Note that, other than the Add operation, all other three operations can be mapped directly to a single operation in rocksdb. Coding-wise, it's not that bad. However, a conceptually single operation Add is nevertheless mapped to two rocksdb operations. This has performance implication too - random Get is relatively slow in rocksdb.

Now, suppose we are going to host Counters as a service. Given the number of cores of servers nowadays, our service is almost certainly multithreaded. If the threads are not partitioned by the key space, it's possible that multiple Add requests of the same counter, be picked up by different threads and executed concurrently. Well, if we also have strict consistency requirement (missing an update is not acceptable), we would have to wrap Add with external synchronization, a lock of some sort. The overhead adds up.

What if RocksDb directly supports the Add functionality? We might come up with something like this then:

    virtual void Add(const string& key, uint64_t value) {
      string serialized = Serialize(value);
      db->Add(add_option, key, serialized);
    }

This seems reasonable for Counters. But not everything you store in RocksDB is a counter. Say we need to track the locations where a user has been to. We could store a (serialized) list of locations as the value of a user key. It would be a common operation to add a new location to the existing list. We might want an Append operation in this case: db->Append(user_key, serialize(new_location)). This suggests that the semantics of the read-modify-write operation are really client value-type determined. To keep the library generic, we better abstract out this operation, and allow the client to specify the semantics. That brings us to our proposal: Merge.

What

We have developed a generic Merge operation as a new first-class operation in RocksDB to capture the read-modify-write semantics.

This Merge operation:

  • Encapsulates the semantics for read-modify-write into a simple abstract interface.
  • Allows user to avoid incurring extra cost from repeated Get() calls.
  • Performs back-end optimizations in deciding when/how to combine the operands without changing the underlying semantics.
  • Can, in some cases, amortize the cost over all incremental updates to provide asymptotic increases in efficiency.

How to Use It

In the following sections, the client-specific code changes are explained. We also provide a brief outline of how to use Merge. It is assumed that the reader already knows how to use classic RocksDB (or LevelDB), including:

  • The DB class (including construction, DB::Put(), DB::Get(), and DB::Delete())
  • The Options class (and how to specify database options upon creation)
  • Knowledge that all keys/values written to the database are simple strings of bytes.

Overview of the Interface

We have defined a new interface/abstract-base-class: MergeOperator. It exposes some functions telling RocksDB how to combine incremental update operations (called "merge operands") with base-values (Put/Delete). These functions can also be used to tell RocksDB how to combine merge operands with each other to form new merge operands (called "Partial" or "Associative" merging).

For simplicity, we will temporarily ignore this concept of Partial vs. non-Partial merging. So we have provided a separate interface called AssociativeMergeOperator which encapsulates and hides all of the details around partial merging. And, for most simple applications (such as in our 64-Bit Counters example above), this will suffice.

So the reader should assume that all merging is handled via an interface called AssociativeMergeOperator. Here is the public interface:

    // The Associative Merge Operator interface.
    // Client needs to provide an object implementing this interface.
    // Essentially, this class specifies the SEMANTICS of a merge, which only
    // client knows. It could be numeric addition, list append, string
    // concatenation, ... , anything.

## Problem to work on
Reproduce the stretch of the RocksDB Merge text from "This seems reasonable" through "simple abstract interface.", swapping "read-modify-write" for "atomic update".

## Data lines
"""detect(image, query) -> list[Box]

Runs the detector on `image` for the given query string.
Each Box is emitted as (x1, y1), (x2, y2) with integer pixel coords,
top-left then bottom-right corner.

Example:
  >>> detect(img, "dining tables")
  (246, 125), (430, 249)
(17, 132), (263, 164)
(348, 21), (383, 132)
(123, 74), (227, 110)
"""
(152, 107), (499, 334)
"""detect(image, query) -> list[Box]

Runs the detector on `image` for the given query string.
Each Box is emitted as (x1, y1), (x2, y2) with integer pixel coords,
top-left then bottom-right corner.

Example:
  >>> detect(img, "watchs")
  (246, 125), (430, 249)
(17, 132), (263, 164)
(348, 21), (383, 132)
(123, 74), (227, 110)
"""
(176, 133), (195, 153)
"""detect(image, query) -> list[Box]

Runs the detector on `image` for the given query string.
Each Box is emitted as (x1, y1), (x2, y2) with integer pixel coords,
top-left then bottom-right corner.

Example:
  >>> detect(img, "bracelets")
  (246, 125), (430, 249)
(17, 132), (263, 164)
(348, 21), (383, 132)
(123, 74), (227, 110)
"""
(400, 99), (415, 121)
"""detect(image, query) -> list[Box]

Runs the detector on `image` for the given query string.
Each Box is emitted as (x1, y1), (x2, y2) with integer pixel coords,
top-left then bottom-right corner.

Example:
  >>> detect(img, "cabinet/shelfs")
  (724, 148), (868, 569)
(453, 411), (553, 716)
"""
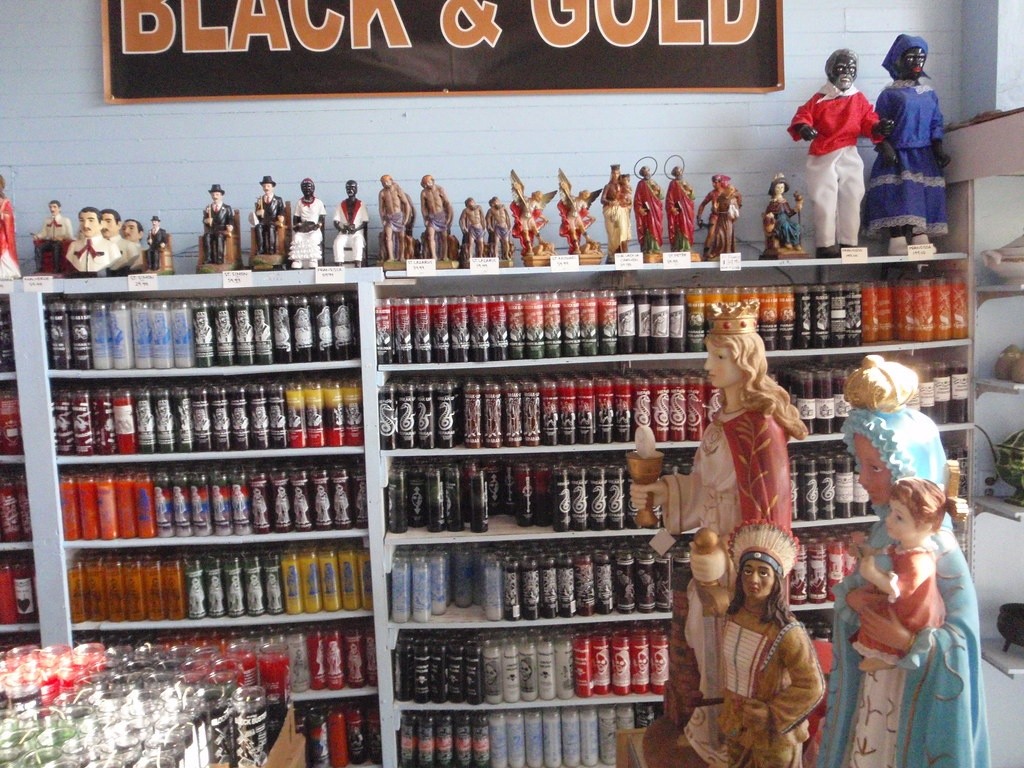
(1, 268), (401, 768)
(373, 251), (977, 768)
(930, 104), (1024, 679)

## Answer below
This seems reasonable for Counters. But not everything you store in RocksDB is a counter. Say we need to track the locations where a user has been to. We could store a (serialized) list of locations as the value of a user key. It would be a common operation to add a new location to the existing list. We might want an Append operation in this case: db->Append(user_key, serialize(new_location)). This suggests that the semantics of the atomic update operation are really client value-type determined. To keep the library generic, we better abstract out this operation, and allow the client to specify the semantics. That brings us to our proposal: Merge.

What

We have developed a generic Merge operation as a new first-class operation in RocksDB to capture the atomic update semantics.

This Merge operation:

  • Encapsulates the semantics for atomic update into a simple abstract interface.